Task brief:
Each entry below needs to be transcribed verbatim; the images should not appear.

___ Material supplied

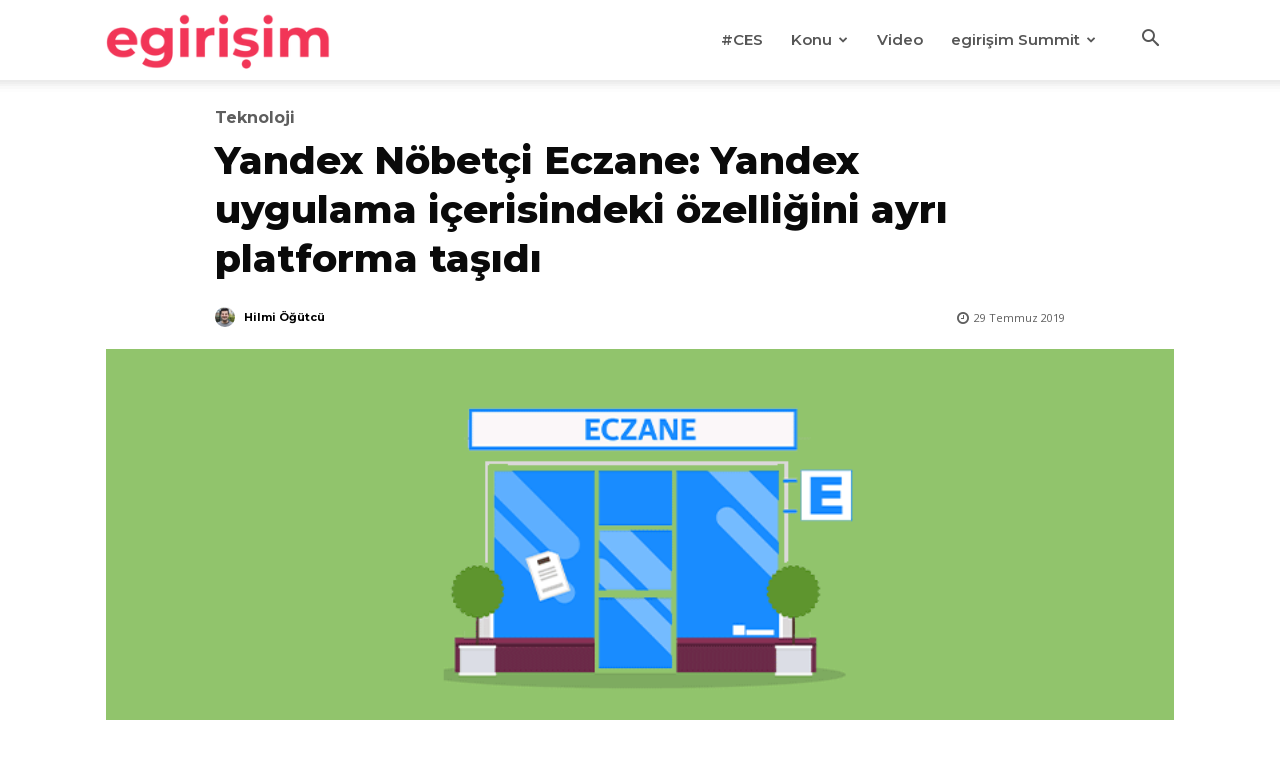

--- FILE ---
content_type: text/html; charset=UTF-8
request_url: https://egirisim.com/wp-admin/admin-ajax.php?td_theme_name=Newspaper&v=12.7.4
body_size: -595
content:
{"56109":583}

______

Output for this exercise:
--- FILE ---
content_type: text/html; charset=UTF-8
request_url: https://egirisim.com/wp-admin/admin-ajax.php?td_theme_name=Newspaper&v=12.7.4
body_size: -595
content:
{"56109":583}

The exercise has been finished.